Kazushige Goto (goto@statabo.rim.or.jp)
Sat, 28 Nov 1998 21:53:28 +0900
Hi,
# I'm pleased to organize ML of high performance computing.
From: Martin Kahlert <martin.kahlert@mchp.siemens.de>
Subject: Questions on performance methods
martin> I would like to help improving the performance of Alpha software, too.
martin> It seems to me, that Mr. Goto is T H E guru of alpha performance.
martin> Hope he's listening.
I can show/explain you how to optimize, but it's entirely dependent of
source code. Of course, there are some common "rules" to get faster
code, but it'll be slightly faster than before(or almost same).
# I'm not a guru, though :-)
For example,
From: Jonathan L Dubois <dubois@bec.physics.udel.edu>
Subject: request for perf improvement suggestions
void r12(double *rij,double *x1,double *x2){
int i;
double tmp1,tmp2;
tmp2 = 0;
for(i=0;i<3;i++){
tmp1 = x1[i]-x2[i];
tmp2 += tmp1*tmp1;
}
tmp2 = sqrt(tmp2);
*rij = tmp2;
}
First, you must check your routines(with profile(-pg option), you can
check No.1 and 2 easily).
1. find the bottle-necked subroutine.
2. check whether this(bottle-necked) routine is called a few times,
or many times.
If this routine is called many times, the overhead is important,
therefore using "inline function" or macro is good way to
improve.
3. check if this routine calls other subroutines.

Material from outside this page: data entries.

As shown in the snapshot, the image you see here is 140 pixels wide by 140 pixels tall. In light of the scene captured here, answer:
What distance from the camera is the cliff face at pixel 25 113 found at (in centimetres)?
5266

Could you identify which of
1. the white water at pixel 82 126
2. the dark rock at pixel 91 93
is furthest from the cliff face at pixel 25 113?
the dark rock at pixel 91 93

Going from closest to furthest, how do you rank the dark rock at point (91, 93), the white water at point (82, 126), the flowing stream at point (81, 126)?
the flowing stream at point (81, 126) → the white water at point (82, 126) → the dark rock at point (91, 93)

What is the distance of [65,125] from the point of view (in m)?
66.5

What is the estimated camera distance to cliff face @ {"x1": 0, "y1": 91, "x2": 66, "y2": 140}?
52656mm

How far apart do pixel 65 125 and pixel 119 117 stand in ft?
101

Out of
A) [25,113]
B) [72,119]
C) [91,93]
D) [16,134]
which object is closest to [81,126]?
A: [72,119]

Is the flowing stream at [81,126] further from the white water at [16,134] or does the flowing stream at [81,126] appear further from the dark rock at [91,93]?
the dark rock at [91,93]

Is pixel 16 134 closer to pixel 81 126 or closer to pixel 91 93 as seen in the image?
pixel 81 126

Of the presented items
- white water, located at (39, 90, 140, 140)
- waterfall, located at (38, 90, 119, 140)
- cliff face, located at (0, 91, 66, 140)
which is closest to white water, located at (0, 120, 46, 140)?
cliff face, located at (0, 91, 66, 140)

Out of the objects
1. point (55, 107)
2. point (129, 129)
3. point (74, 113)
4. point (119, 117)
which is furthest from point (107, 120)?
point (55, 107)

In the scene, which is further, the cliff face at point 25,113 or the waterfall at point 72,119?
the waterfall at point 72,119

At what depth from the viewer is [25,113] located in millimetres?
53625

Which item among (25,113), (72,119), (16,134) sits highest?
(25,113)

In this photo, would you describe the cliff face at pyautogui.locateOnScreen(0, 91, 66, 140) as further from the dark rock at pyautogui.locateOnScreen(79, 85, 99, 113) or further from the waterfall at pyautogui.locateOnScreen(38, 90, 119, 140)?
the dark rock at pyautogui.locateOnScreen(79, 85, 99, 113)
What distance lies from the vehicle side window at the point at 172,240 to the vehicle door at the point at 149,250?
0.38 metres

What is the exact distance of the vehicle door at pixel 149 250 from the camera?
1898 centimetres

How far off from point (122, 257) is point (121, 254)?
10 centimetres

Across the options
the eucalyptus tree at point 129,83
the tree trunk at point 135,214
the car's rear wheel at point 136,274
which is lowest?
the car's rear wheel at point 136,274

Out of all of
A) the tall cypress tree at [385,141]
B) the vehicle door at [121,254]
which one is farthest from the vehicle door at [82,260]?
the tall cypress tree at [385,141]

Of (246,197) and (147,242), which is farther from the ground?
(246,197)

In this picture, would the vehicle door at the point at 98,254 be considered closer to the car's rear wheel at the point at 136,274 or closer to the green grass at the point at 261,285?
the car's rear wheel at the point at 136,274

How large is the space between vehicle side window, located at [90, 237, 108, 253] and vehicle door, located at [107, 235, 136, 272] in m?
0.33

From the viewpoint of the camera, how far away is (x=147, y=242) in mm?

Alpha has many registers, but we can not use enough registers
if subroutine calls other subroutines(egcs/gcc is not good at
optimizing such a case).
Obviosly, the subroutine "r12" is called many times and calles sqrt
routine and bottle neck is sqrt. Of course, you can modify as
Mr. Stefan Schroepfer said, but it'll be only slightly faster(5 to
10%).
Actually, sqrt routine is pretty "sparse" because of calculation
dependencies. If it's possible to store temporary array in the lump,
you may use my sqrtv(vectorlized sqrt) routine. This sqrtv routine is
5 times faster than normal sqrt routine. But you showed only kernel
routine, so I do not know whether it's possible to be faster or not.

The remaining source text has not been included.